The biggest question on monetary policy for the years ahead is, who will be the next Federal Reserve chairman? More importantly, who is best qualified to normalize policy without disrupting the current pace of economic growth and financial stability? The clear choice is Chairman Ben Bernanke, who nursed an ailing economy and financial market back to health by using unprecedented unconventional monetary policy. However, while it has not been explicitly stated, it is widely thought that Bernanke's second term as chairman will be his last (his term as Board member will not expire until 2020). How do we know this? Well, the chairman has done almost everything to point us in that direction besides spelling it out.

For starters, the chairman broke his typical stoic public routine and quipped in a speech to recent Princeton graduates, "I wrote recently to inquire about the status of my leave from the university (Princeton), and the letter I got back began, 'Regrettably, Princeton receives many more qualified applicants for faculty positions than we can accommodate.'" If humor on a possible exit is not enough to make the case for a near-term exit, it was recently reported that President Obama is in the process of interviewing: Larry Summers, Janet Yellen and Donald Kohn. The omission of Chairman Bernanke's name is noticeable and follows similar sentiment relayed in an interview on Charlie Rose, in which the president noted the chairman "has already stayed a lot longer than he wanted or he was supposed to." With the tea leaves all suggesting an exit for the current chairman, we now focus our attention on Bernanke's successor.

In this brief note, we revisit a framework originally laid out by Christina Romer and David Romer in a 2004 paper entitled, "Choosing the Federal Reserve Chair: Lessons from History." The authors contend that the best way to choose a Fed successor is to be familiar with the candidates' views on how the economy works and understand their underlying economic beliefs. The authors find that in periods where policy was successful, the previous views of the Fed chairmen showed that they were acutely aware of the high costs of inflation and its determinants and had realistic views about the sustainable level of unemployment. Monetary policy was said to be successful under William Martin, Paul Volcker and Alan Greenspan, who shared the view that inflation was harmful and that economic slack could reduce inflation (see Table 2). They also understood that under certain conditions, monetary policy could stimulate a depressed economy.

Background and experience are also important as every past chair in the Fed's history has either had fiscal policy experience and/or private-sector experience. Bernanke, Greenspan and Arthur Burns all served as chair of the Council Economic Advisors (CEA); and Marriner Eccles, Martin and G. William Miller were all businessmen (see Table 2). By far, the most desirable pick would be someone who is well-rounded with a background in the private sector, fiscal and monetary policy. To date, Paul Volcker is the only chair who came to the table with all three skill sets.

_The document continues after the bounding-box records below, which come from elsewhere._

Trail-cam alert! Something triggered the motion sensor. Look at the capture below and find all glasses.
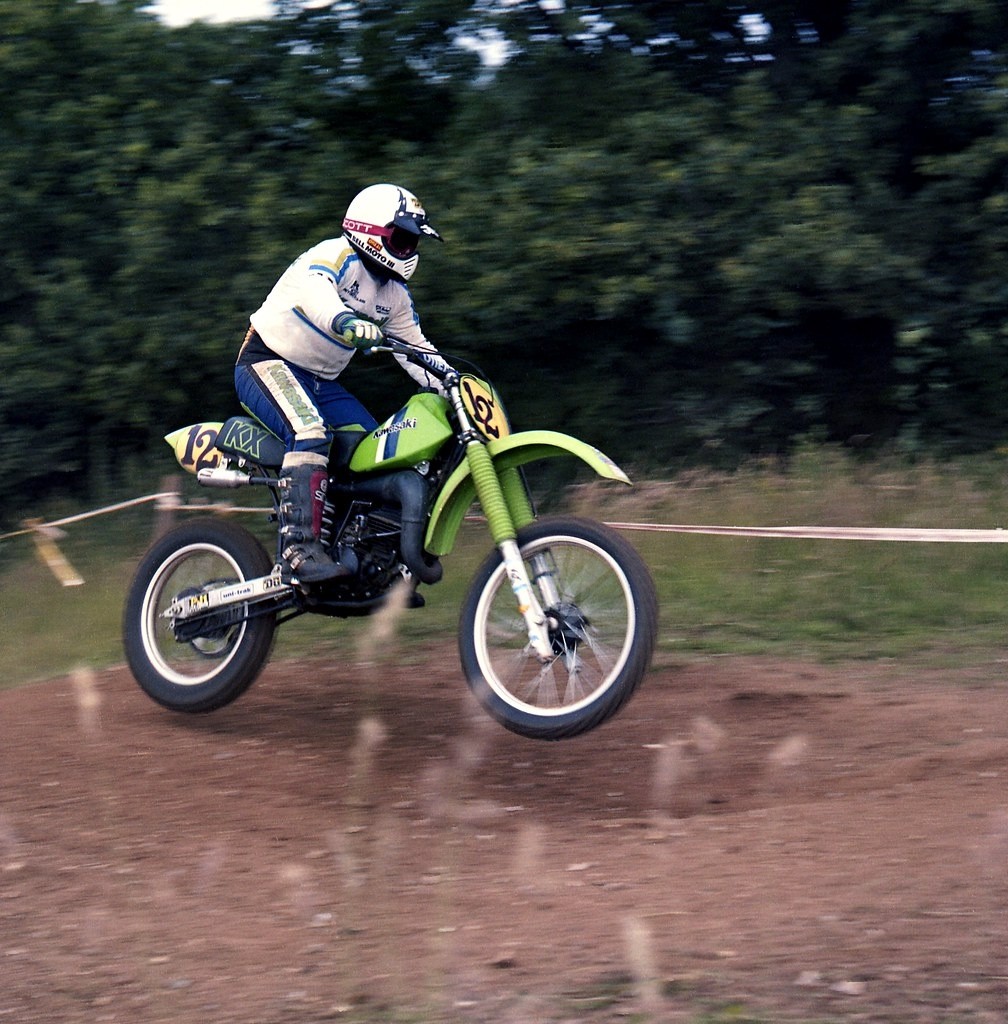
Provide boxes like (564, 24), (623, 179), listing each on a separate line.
(342, 218), (420, 256)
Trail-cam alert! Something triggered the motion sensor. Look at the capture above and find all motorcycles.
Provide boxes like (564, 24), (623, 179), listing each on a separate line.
(121, 327), (662, 741)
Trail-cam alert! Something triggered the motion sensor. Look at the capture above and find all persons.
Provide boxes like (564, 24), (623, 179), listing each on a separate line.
(236, 184), (461, 582)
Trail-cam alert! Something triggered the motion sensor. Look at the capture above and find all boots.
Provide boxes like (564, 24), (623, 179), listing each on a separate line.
(275, 451), (346, 583)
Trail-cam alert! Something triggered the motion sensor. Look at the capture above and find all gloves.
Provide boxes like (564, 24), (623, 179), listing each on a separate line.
(331, 311), (384, 350)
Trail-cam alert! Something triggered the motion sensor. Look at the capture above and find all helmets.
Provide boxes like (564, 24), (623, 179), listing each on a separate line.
(342, 184), (444, 281)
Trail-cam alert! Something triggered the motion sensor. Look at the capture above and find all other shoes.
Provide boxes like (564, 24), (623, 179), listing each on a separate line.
(399, 592), (425, 608)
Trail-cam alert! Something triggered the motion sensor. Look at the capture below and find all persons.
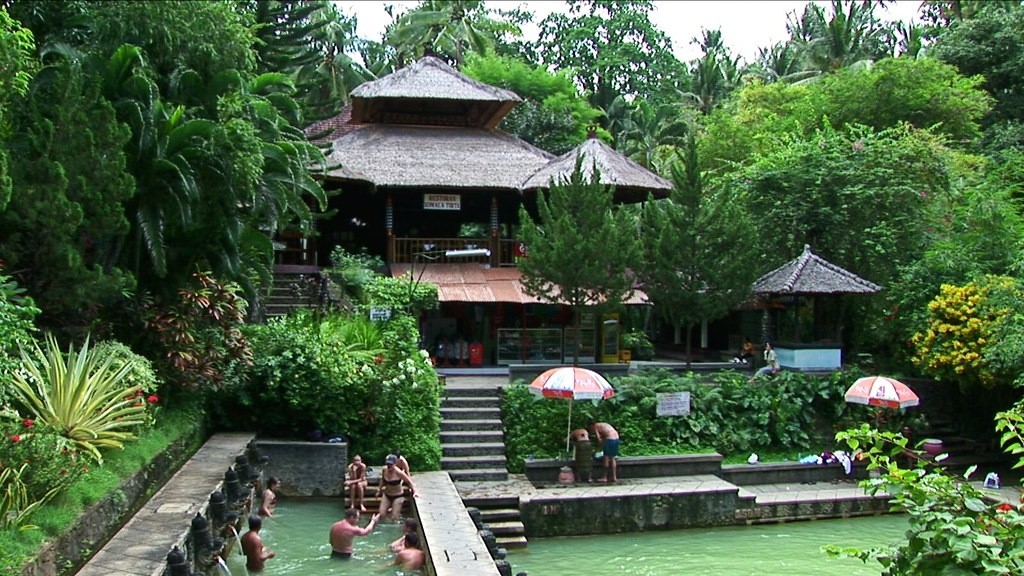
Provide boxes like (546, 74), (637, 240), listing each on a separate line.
(739, 336), (780, 377)
(238, 450), (425, 571)
(565, 421), (619, 482)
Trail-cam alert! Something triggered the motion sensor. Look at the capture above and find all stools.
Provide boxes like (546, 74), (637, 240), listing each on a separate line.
(984, 475), (1000, 489)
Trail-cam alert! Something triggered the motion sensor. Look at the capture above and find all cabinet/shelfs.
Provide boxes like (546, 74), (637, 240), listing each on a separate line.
(564, 327), (596, 363)
(496, 328), (563, 366)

While the Romer and Romer (2004) study trails off at the Greenspan era, we augment the timeline by exploring the background and underlying economic beliefs of Bernanke, then follow the same logic to consider the top candidates being discussed by the Administration and the media. We focus on Larry Summers and Janet Yellen and explore their most recent views on inflation, employment, and financial stability.

Added Uncertainty: Timing of the Announcement and Process

Before delving into the ideologies of the proposed candidates, we first consider the timing of the nomination announcement and the process. In a recent news conference, President Obama indicated the top two candidates—Janet Yellen and Larry Summers—are both highly qualified and that he will make his decision in the fall. That said, we will likely hear the official word from the White House in late September or October, which is about two months before the current term expires.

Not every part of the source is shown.